Blog Barista: Michael O’Keefe | Feb 12, 2019 | Web Development | Brew time: 6 min

Welcome back to the Firebase Series, and congratulations on making it through a very code-heavy Part 3! I apologize if the last part seemed to drag on but securing our applications is arguably our most important job as developers. If you’re going to build anything, you might as well build it correctly the first time, right?

In its current state, our application has two fully functional CRUD screens which took exactly 0 lines of code to secure (other than rules). Today, we will be taking a small break from coding and focus on getting our app hosted and serving via HTTPS FOR FREE! That’s right, zero cost, no credit card required HTTPS hosting for your application!

Brief Review

In Part 3, we set up our NoSQL data model with Firestore and added security rules to secure our users’ data. We have an almost completely functional review app ready for beta users or analysts to start testing. Right now though, we do not have a way for them to get to it. Firebase makes this very easy.

If you are just joining us, go ahead and clone this repository from GitHub and checkout the cloud-functions branch. You will have to follow Part 1 to get your environment set up and connect to Firebase using your credentials, but the code will be at the same place where we left off in Part 3. If you have already completed the previous parts, there is no need to checkout any other branch.

Enable Hosting in the Firebase Console

  1. Go to your project’s Firebase Console
  2. Select Hosting from the left side menu
  3. Click Get Started
  4. When Prompted, install the firebase-tools NPM module globally by running: npm install -g firebase-tools
  5. Stop your local development server if it’s running
  6. In a terminal window in the root of your project directory, run: firebase login and log in using the same account that you used to set up your firebase project

Initializing the Project for Hosting

Next run: firebase init  – this command will launch an interactive terminal session where you will set up the project structure needed to deploy your app and Cloud Functions to Firebase.

——————

* **BRIEF 1**
Say whether each statement agrees with the Firebase hosting post: (a) securing the app's two CRUD screens took no code apart from rules; (b) the hosting described requires a credit card; (c) readers who completed the earlier parts must check out the cloud-functions branch. Give yes or no for each, followed by the deciding words of the post in quotation marks.
* **BRIEF 2**
Carry on the Firebase hosting post from its last sentence, about the firebase init command.
The rows that come next are separate material and have no connection to the Firebase hosting post.

* **RECORD LIST**
——————

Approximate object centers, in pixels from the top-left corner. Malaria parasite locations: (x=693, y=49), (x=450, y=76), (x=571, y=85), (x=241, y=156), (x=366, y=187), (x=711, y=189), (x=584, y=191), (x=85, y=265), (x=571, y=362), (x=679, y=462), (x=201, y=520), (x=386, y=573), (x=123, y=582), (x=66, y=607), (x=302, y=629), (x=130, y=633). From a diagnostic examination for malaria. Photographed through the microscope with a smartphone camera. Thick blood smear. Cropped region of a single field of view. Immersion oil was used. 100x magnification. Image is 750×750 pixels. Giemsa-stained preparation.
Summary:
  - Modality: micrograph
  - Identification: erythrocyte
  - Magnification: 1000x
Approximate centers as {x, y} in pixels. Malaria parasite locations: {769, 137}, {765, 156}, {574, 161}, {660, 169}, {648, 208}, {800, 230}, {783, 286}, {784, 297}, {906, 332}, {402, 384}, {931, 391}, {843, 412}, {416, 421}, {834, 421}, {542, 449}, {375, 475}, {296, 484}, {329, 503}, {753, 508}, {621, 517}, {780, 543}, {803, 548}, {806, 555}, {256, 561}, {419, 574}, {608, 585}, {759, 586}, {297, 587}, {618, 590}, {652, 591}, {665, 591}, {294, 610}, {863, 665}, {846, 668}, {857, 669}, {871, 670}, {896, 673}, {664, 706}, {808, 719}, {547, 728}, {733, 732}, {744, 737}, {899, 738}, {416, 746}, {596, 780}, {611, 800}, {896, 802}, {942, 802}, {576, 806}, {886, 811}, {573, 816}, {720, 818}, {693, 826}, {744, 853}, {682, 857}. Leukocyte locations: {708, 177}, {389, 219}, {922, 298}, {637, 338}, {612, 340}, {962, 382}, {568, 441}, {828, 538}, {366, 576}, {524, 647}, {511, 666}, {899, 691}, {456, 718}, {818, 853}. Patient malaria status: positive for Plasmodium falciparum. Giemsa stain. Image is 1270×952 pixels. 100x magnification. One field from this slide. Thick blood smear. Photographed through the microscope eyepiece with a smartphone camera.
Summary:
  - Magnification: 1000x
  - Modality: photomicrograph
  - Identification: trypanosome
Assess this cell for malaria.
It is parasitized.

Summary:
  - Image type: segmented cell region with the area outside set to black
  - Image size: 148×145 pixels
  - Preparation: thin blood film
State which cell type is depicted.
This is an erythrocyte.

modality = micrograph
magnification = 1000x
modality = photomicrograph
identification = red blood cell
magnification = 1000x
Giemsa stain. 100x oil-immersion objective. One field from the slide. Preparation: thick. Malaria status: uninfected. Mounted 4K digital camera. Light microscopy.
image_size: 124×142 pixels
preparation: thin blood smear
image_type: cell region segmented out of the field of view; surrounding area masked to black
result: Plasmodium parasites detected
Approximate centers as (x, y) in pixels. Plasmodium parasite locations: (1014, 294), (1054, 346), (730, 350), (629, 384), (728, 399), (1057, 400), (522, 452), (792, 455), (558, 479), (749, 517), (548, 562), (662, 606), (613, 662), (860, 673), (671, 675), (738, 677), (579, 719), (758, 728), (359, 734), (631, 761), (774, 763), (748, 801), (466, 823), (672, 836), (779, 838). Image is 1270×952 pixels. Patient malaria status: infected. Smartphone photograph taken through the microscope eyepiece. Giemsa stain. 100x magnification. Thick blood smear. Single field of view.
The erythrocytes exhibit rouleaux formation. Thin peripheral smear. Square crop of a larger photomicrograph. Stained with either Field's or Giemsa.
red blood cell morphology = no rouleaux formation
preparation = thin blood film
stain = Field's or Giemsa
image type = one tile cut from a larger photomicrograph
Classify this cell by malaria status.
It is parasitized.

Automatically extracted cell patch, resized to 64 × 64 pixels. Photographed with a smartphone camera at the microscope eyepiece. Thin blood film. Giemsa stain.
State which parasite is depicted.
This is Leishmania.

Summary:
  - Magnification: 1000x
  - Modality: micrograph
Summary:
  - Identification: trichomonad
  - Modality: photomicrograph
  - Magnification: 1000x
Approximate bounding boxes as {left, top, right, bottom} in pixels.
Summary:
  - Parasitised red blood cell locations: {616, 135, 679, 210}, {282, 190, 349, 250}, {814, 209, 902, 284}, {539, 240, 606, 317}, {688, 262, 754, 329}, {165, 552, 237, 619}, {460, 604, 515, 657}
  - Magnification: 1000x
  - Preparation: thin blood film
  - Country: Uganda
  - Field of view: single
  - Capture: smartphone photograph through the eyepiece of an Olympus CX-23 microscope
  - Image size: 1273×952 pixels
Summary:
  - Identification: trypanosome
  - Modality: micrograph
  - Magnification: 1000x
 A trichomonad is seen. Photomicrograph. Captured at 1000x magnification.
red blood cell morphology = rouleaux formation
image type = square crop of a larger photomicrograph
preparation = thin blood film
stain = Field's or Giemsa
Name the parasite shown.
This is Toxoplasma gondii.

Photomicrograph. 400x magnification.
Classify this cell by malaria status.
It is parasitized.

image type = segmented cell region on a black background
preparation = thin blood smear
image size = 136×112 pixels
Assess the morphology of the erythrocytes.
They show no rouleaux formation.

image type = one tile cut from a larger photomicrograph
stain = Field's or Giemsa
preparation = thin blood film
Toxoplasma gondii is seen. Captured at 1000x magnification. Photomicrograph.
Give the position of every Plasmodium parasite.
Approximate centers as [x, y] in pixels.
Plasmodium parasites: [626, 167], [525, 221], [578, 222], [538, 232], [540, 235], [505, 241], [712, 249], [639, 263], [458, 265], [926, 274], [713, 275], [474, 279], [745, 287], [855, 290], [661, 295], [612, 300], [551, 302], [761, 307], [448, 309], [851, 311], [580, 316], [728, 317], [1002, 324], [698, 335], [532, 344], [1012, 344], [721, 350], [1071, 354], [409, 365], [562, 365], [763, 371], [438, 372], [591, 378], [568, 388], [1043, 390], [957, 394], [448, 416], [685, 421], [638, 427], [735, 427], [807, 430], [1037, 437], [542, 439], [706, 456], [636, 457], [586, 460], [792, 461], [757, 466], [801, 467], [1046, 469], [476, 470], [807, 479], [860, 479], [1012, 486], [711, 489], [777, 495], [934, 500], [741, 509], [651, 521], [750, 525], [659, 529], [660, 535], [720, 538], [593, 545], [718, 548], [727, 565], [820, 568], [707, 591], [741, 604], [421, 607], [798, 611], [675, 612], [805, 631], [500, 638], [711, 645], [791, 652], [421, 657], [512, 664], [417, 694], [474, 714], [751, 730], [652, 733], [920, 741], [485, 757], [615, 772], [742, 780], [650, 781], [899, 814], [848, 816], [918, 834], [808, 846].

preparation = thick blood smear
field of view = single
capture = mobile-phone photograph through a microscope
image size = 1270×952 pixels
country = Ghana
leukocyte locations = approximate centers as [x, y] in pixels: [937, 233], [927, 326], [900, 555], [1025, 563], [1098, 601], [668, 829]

——————

* **ANSWER 1**
(a) Yes: "took exactly 0 lines of code to secure (other than rules)"
(b) No: "zero cost, no credit card required HTTPS hosting for your application"
(c) No: "If you have already completed the previous parts, there is no need to checkout any other branch."

* **ANSWER 2**
Answer “Yes” (Y) when prompted then proceed. Then, you will be asked which features you want to set up. Using the arrow keys and spacebar, select “Firestore”, “Functions”, and “Hosting and Storage” then hit enter.

Next comes the Project Setup section. You will be asked what firebase project you would like to use as the default for the directory you are in. Select the one that you created for this tutorial.

For Firestore rules, we will name the file firestore.rules. This is the default option, so you can just hit enter without typing anything. Then type “N” when asked if you want to overwrite the existing firestore.rules. Repeat this process when prompted for Firestore indexes (the file should be named firestore.indexes.json by default).

Select JavaScript as the Cloud Functions language. You will be asked if you would like to use ESLint, I would suggest that you do. Cloud functions can be difficult to debug, and it is nice to have the linter catch possible bugs in your code before allowing you to deploy. Answer “N” for the next three questions in this section. We have already supplied all of the files needed and if you overwrite any of them it will make for a confusing Part 5 of this tutorial.

When asked to run npm install, answer “Y”. This will be needed as Cloud Functions are run in a Node environment and require some dependencies to work properly, including the Firebase Functions and Admin SDKs. We have included a couple other dependencies that will be needed for Parts 5 and 6.

For Hosting Setup, we will use dist as our public directory. This is where the angular CLI will build our application. Since this is a single-page app, answer “Y” when prompted thusly.

Lastly, use the default option for the Storage Rules file (storage.rules) by hitting enter when prompted.

That was a lot of prompts to answer! But now your project is structured to be deployed to Firebase with CLI. You can make changes to your setup at any time in the firebase.json file, which should look something like this:

If you mess up your setup, have no fear! You can run firebase init  again at any time and make whatever changes you need by following the prompts.

The last thing we will want to do is copy our Firestore Rules from the project console (Database > Rules) into our firestore.rules file and add the composite index we created earlier into firestore.indexes.json. If this step is not completed, deploying will overwrite the remote versions with the empty local files.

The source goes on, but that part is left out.